_Testo da leggere_.
****************

Il villaggio beduino di Khan al-Ahmar sta sulla strada tra Gerusalemme e Gerico. Cigiordania. Ma in “Area C”, e quindi sotto controllo israeliano (l’“Area A” è sotto controllo, almeno sulla carta, palestinese; l’“Area B” ricade sotto controllo congiunto). Le baracche di questa gente, una ventina di famiglie (più di un centinaio di persone) sono lì da 70 anni. Non avevano chiesto loro di essere cacciati dalla loro terra, il Negev, dopo la nascita dello Stato ebraico.

Non avevano chiesto loro di finire così, a vivere una vita precaria: ultimi dopo gli ultimi. Si sono adattati. Non possono costruire nulla in cemento, perché non ottengono i permessi. Definiscono “case” queste strutture in legno o lamiera senza fondamenta, senza elettricità, senza acqua, senza nulla: polvere in estate, fango d’inverno. Vivono di pastorizia: capre e pecore, ma le aree di pascolo si riducono di anno in anno. Ovunque, intorno, gli insediamenti ebraici, i cui corridoi di collegamento spesso finiscono per inciampare nei loro villaggi. Israele li considera abusivi. I palestinesi per molti anni non li hanno accolti con favore, e cominciano soltanto adesso a capire che, forse, stanno combattendo la stessa battaglia. Ma tant’è.

«Abbiamo parlato con il capo del villaggio, Abu Raid – racconta una missionaria comboniana che presta la sua opra in otto asili in diversi villaggi della Cisgiordania –. Sono persone forti, resilienti, ma adesso hanno davvero paura. Per loro, per i loro figli, la loro educazione». Non sanno che cosa li aspetta. Si parla di un piano israeliano di spostamento forzato che coinvolgerebbe, oltre a Khan al-Ahmar, anche i villaggi di Abu Nawar e Abu Hindi. Ma le premesse non sembrano buone. «Ad Abu Nawar – racconta una fonte sul posto – i soldati fanno continui sopralluoghi, praticamente ogni mezz’ora, armati, minacciosi, a seminare paura e disperazione».

Nel villaggio di Khan al-Ahmar c’è la “Scuola di gomme” fondata nel 2009 dalla Ong Vento di Terra. È una scuola-di-gomme davvero, perché fatta di pneumatici: l’unico modo per tirarla su visti i divieti di costruire in cemento. Accoglie 180 bambini, di Khan al-Ahmar e di tutti i villaggi intorno. Viene gestita dall’Autorità nazionale palestinese, e già i passato è stata minacciata di demolizione. Questa volta rischia di più. Il ministro dell’Istruzione Sabri Saydam ha denunciato il blitz alla scuola, chiedendo un intervento urgente in difesa del diritto all’educazione dei bambini.

Domani la Corte Suprema di Gerusalemme dovrà pronunciarsi sulla sorte del villaggio beduino, scuola compresa. Potrebbe anche decidere di fermare lo sgombero, la demolizione. È già successo, in passato, in altre circostanze. Tutti, lì, ci sperano. Contano su una grande mobilitazione internazionale: un vento forte. Che quei fogli, sotto quelle pietre, li faccia volare via.

****************

_Dati registrati_.
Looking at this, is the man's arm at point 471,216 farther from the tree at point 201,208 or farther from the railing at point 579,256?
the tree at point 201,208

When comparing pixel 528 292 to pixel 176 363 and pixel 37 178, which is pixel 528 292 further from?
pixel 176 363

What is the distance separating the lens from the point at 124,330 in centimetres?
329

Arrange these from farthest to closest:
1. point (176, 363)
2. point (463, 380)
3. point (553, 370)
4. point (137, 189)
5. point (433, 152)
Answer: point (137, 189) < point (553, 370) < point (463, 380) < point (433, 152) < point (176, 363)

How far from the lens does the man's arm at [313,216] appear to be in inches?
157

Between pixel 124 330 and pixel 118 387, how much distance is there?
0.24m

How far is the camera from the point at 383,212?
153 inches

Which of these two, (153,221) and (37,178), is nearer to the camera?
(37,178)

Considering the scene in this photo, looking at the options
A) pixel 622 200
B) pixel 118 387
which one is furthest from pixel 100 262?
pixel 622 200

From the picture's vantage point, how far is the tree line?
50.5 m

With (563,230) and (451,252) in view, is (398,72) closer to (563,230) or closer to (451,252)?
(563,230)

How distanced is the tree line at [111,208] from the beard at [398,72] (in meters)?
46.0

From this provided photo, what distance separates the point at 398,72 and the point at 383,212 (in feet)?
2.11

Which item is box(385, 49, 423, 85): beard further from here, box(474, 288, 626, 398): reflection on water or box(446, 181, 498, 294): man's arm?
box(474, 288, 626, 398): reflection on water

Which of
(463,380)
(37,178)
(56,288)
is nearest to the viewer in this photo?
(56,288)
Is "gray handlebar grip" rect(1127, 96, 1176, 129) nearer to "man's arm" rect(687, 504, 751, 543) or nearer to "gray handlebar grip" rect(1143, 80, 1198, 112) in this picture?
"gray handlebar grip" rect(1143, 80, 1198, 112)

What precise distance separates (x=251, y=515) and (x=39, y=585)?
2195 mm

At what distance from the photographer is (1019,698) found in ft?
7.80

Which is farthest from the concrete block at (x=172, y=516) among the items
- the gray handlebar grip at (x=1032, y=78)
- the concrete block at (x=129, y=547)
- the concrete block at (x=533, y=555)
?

****************

_Obiettivo dell'esercizio_. Citi dal testo su Khan al-Ahmar il passo che si apre con le parole contenenti "Non avevano chiesto loro di finire" e si chiude con "battaglia. Ma tant’è.". Le registrazioni riportate sopra provengono da una fonte diversa.

_Compito svolto_.
Non avevano chiesto loro di finire così, a vivere una vita precaria: ultimi dopo gli ultimi. Si sono adattati. Non possono costruire nulla in cemento, perché non ottengono i permessi. Definiscono “case” queste strutture in legno o lamiera senza fondamenta, senza elettricità, senza acqua, senza nulla: polvere in estate, fango d’inverno. Vivono di pastorizia: capre e pecore, ma le aree di pascolo si riducono di anno in anno. Ovunque, intorno, gli insediamenti ebraici, i cui corridoi di collegamento spesso finiscono per inciampare nei loro villaggi. Israele li considera abusivi. I palestinesi per molti anni non li hanno accolti con favore, e cominciano soltanto adesso a capire che, forse, stanno combattendo la stessa battaglia. Ma tant’è.